The Baby Name Chaffee

The first big wave of immigration from Vietnam to the U.S. began after the Fall of Saigon on April 30, 1975.

Four temporary immigration centers were set up in the U.S. to process the refugees. The largest of these was Fort Chaffee in Arkansas.

By the end of 1975, nearly 51,000 immigrants had been processed at Fort Chaffee. In the meanwhile, 325 babies were born to the refugees living there.

Gerald Ford with Vietnamese children at Fort Chaffee, 1975

President Gerald Ford visited Fort Chaffee in August, 1975

And what baby name debuted (twice) on the SSA’s baby name list in 1975?

The baby name Chaffee:

  • 1976: unlisted
  • 1975: 5 baby boys named Chaffee [debut]; 5 baby girls named Chaffee [debut]
  • 1974: unlisted

So far, that’s the only year the name Chaffee has been popular enough to appear on the national list.

Were these 10 babies the children of Ft. Chaffee refugees?

I can’t say for sure, but I can tell you that all 5 of the baby boys were born in Arkansas. (Not sure about the baby girls.) Also, nearly all of the people I’ve found so far who were born in 1975 and named Chaffee had Vietnamese surnames.

(While researching, I found a Chicago-based business coach named Chaffee-Thanh Nguyen. Don’t know when he was born, but I’d venture to guess 1975.)

How did Fort Chaffee get its name?

It was named after Major General Adna Romanza Chaffee, Jr. (b. 1884) whose surname is of Norman origin. The surname can be traced back to the Old French word chauf, meaning “bald.”

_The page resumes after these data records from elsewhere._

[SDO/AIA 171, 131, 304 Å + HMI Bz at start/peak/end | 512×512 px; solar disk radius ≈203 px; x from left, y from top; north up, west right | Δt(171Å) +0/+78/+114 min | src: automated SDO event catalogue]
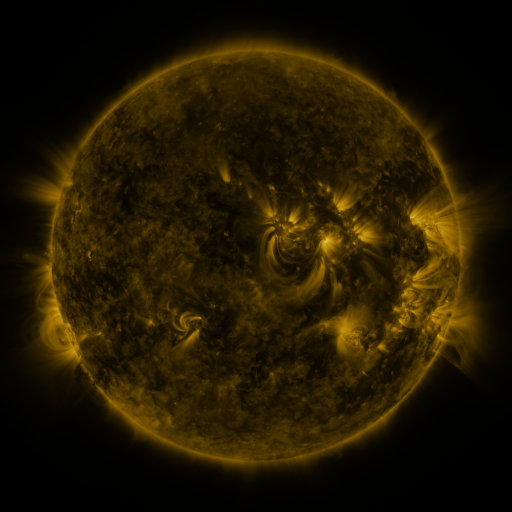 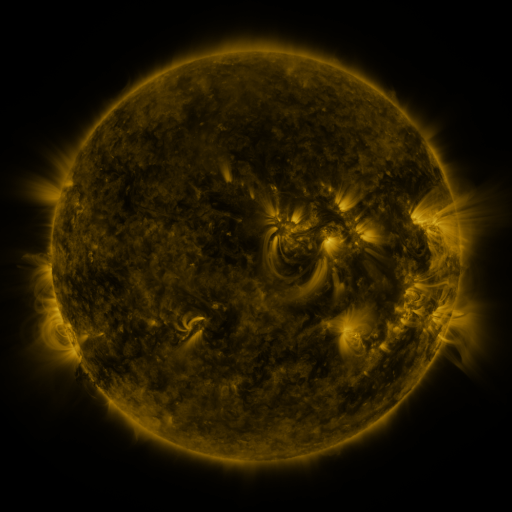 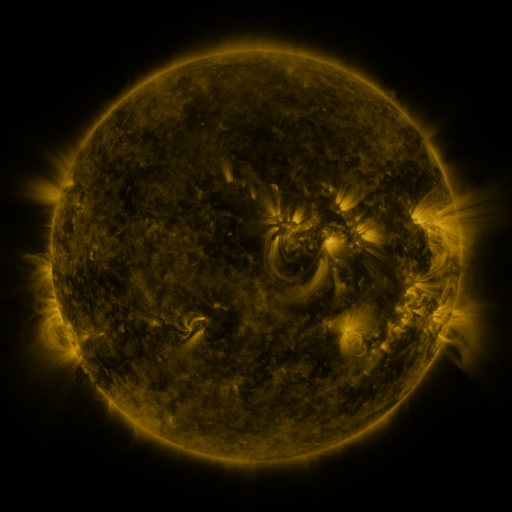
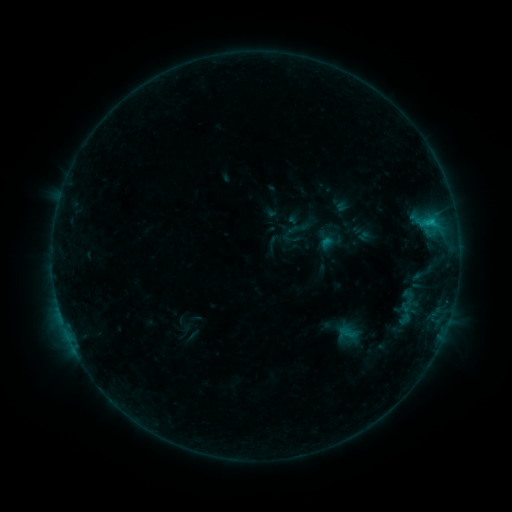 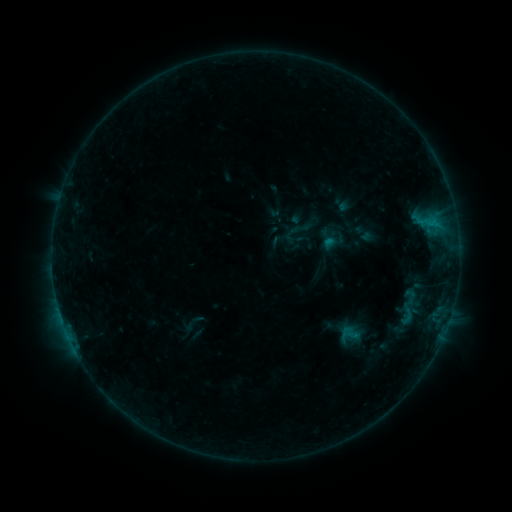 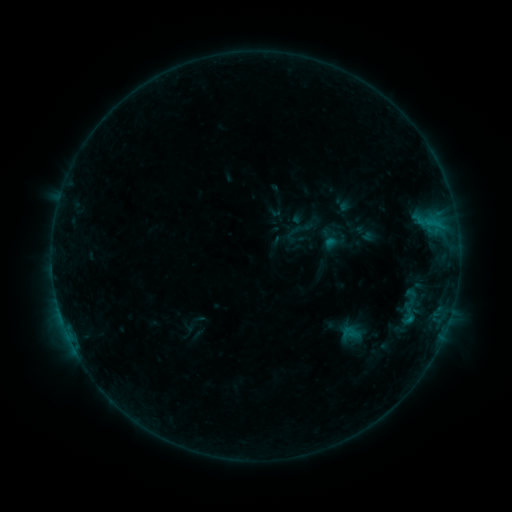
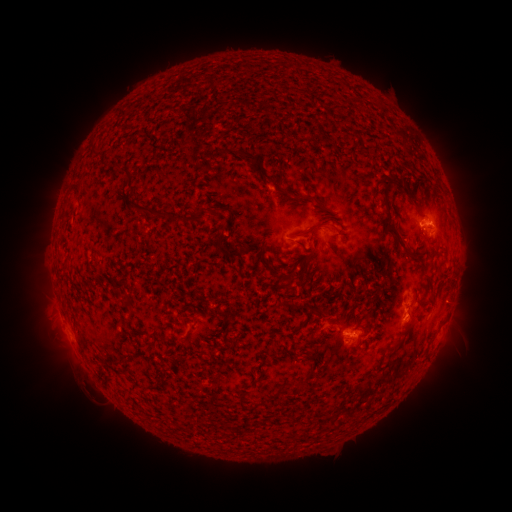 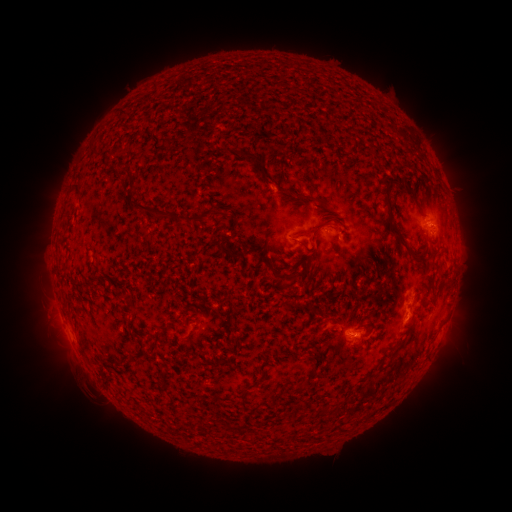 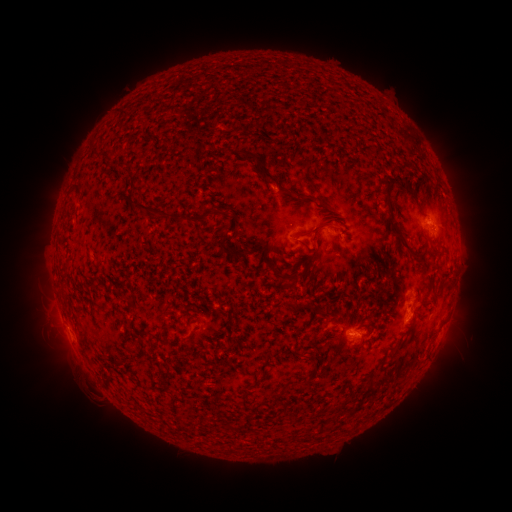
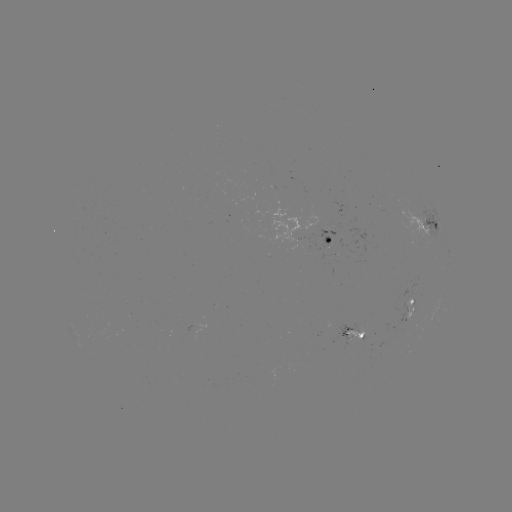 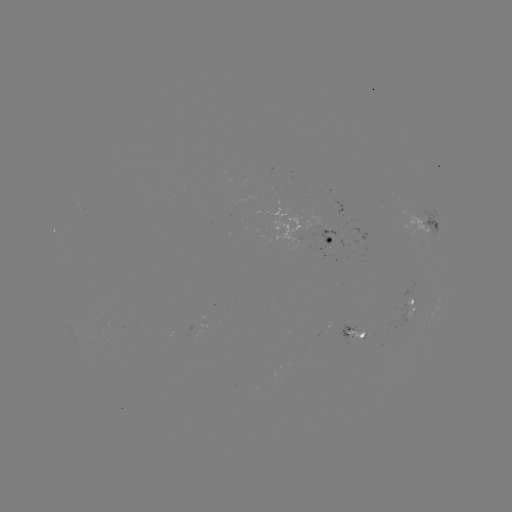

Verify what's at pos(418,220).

And how did Adna Romanza Chaffee, Jr. get his name? He was named for his father, Lieutenant General Adna Romanza Chaffee, Sr. (b. 1842). Adna is a Biblical name said to mean “pleasure, delight” and Romanza is related to the Italian word romanzo, meaning “romance.” Newspaper writers of the early 1900s called Adna Romanza Sr.’s name “peculiar,” “incomprehensible,” “absurd,” and a “baptismal handicap,” among other things.

Sources:

  • “Chatting About Chaffee.” Boston Evening Transcript 9 Nov. 1914: 10.
  • Hanks, Patrick. Dictionary of American Family Names. Oxford: Oxford University Press, 2003.
  • Indochinese Resettlement Program – Encyclopedia of Arkansas
  • “Men and Women.” Baltimore American 25 Aug. 1900: 6.
  • Thompson, Larry Clinton. Refugee Workers in the Indochina Exodus, 1975-1982. Jefferson, NC: McFarland, 2010.
  • “Topics of the Times.” New York Times 1 Aug. 1900.
  • Vietnamese-American – Wikipedia

3 Responses to The Baby Name Chaffee

  1. Talking about Chaffee and Vietnam: There was a light tank, M24 Chaffee, sold by the USA to the french expedition troops at Vietnam. They were defeated at Bien Dien Phu 60 years ago.

    And the french fortifications at Bien Dien Phu were named after girl’s names: Anne-Marie, Béatrice, Claudine, Dominique, Eliane, Françoise, Gabrielle, and Huguette.

  2. Interesting!

    According to Wikipedia, the M24 Chaffee was named for Adna Romanza Chaffee, Jr., just like the fort.

    Here’s more on the Battle of Dien Bien Phu:

    Starting in December, the French, under the command of Colonel Christian de Castries, began transforming their anchoring point into a fortress by setting up seven satellite positions, each allegedly named after a former mistress of de Castries, although the allegation is probably unfounded, as the eight names begin with letters from the first nine of the alphabet (all but F).

    Looks like “Isabelle” was also used.

  3. Thanks for adding Isabelle, I overlooked the southern outpost. According to this french map, there was also Junon.